COLLOQUE à l’Université du Québec à Montréal, 18-19 octobre 2018
Force, courage, sens de l’honneur, goût de la conquête, de la gloire, sens du sacrifice, patriotisme, valeur de la belle mort (au combat et héroïquement), contrôle de soi, puissance sexuelle, etc. Il en faut beaucoup pour être un homme, un «vrai». Ou plutôt, il en faut beaucoup pour être un homme viril.

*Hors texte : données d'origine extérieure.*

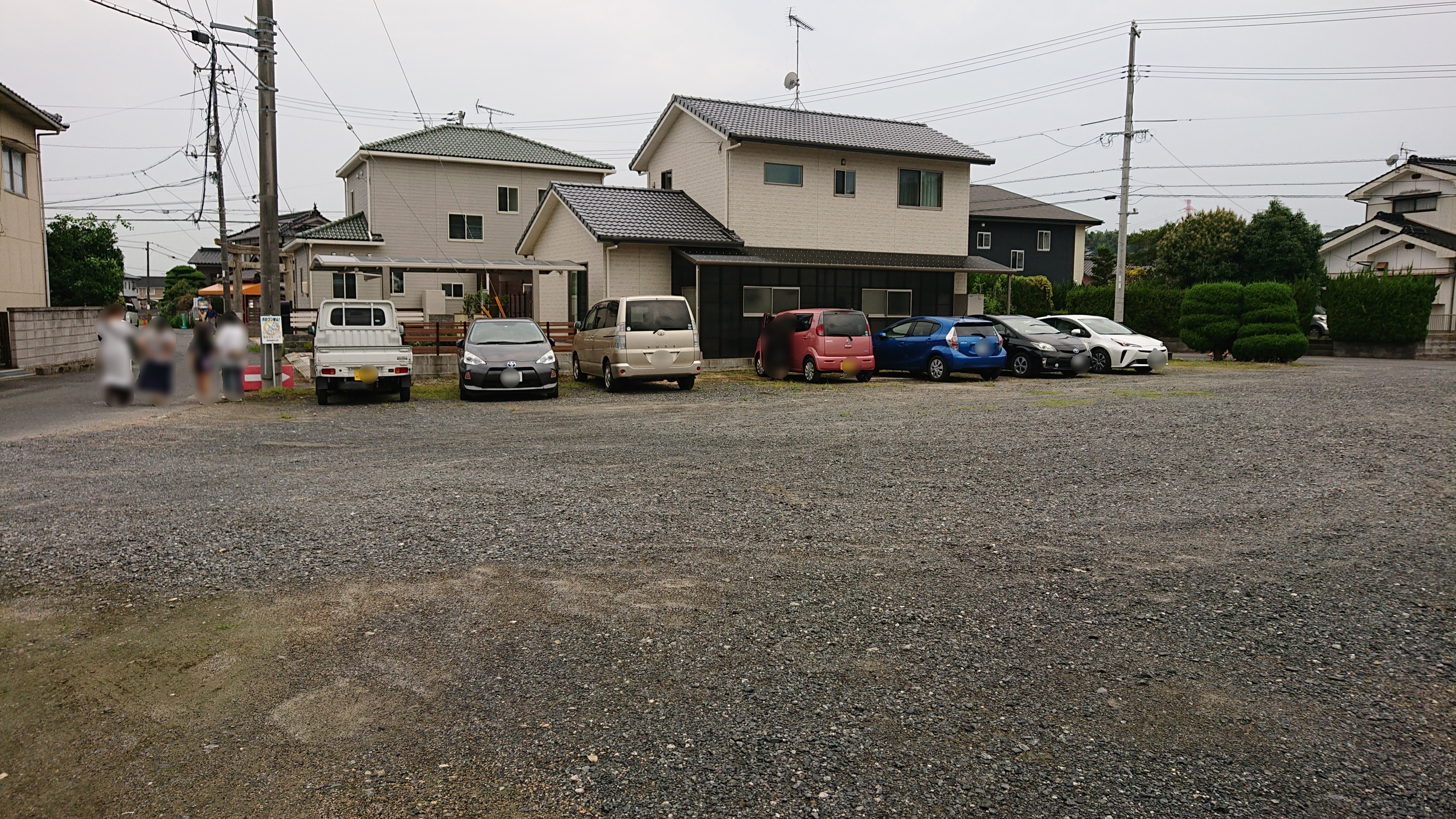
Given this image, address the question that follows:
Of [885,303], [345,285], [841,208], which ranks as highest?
[841,208]

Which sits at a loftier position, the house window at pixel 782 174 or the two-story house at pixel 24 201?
the house window at pixel 782 174

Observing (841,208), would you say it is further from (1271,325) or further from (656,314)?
(1271,325)

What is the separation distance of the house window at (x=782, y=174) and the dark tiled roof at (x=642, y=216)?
198 cm

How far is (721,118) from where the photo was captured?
90.0 ft

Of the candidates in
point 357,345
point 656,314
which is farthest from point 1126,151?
point 357,345

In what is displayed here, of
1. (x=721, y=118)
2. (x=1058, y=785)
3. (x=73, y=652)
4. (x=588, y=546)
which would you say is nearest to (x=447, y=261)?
(x=721, y=118)

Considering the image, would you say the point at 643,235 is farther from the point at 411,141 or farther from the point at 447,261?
the point at 411,141

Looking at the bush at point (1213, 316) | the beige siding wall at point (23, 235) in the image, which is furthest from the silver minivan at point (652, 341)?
the bush at point (1213, 316)

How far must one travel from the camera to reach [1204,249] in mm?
47375

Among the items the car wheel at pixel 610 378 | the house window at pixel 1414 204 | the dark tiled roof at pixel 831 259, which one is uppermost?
the house window at pixel 1414 204

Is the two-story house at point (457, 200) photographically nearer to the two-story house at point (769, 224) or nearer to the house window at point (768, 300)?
the two-story house at point (769, 224)

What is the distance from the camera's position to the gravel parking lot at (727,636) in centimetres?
535

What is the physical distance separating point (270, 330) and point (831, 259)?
26409 mm

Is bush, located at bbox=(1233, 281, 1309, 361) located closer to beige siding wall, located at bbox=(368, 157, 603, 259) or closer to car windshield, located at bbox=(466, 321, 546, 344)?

Bâtie à coup de stéréotypes, la virilité semble bien une construction sociale toujours historiquement située et utilisée pour théoriser la supériorité du masculin sur le féminin. Mais pour la philosophe Olivia Gazalé, les femmes ne sont pas les seules victimes de ce mythe de la virilité. Les oppresseurs seraient eux aussi oppressés par leur propre outil de domination [Gazalé, 2017]. Les hommes, constamment contraints de faire la preuve de leur masculinité, tentent de répondre tant bien que mal aux injonctions qu’imposent les stéréotypes de la virilité. Réduits à un nombre limité de caractères et de valeurs supposés les consacrer en tant qu’hommes, ils sont amputés d’une grande partie de leur vie psychique, sociale et familiale. Les masculinités gagneraient ainsi à s’emparer, comme les féministes l’ont fait et continuent de le faire, du profond travail de déconstruction des lieux communs et stéréotypes aliénants.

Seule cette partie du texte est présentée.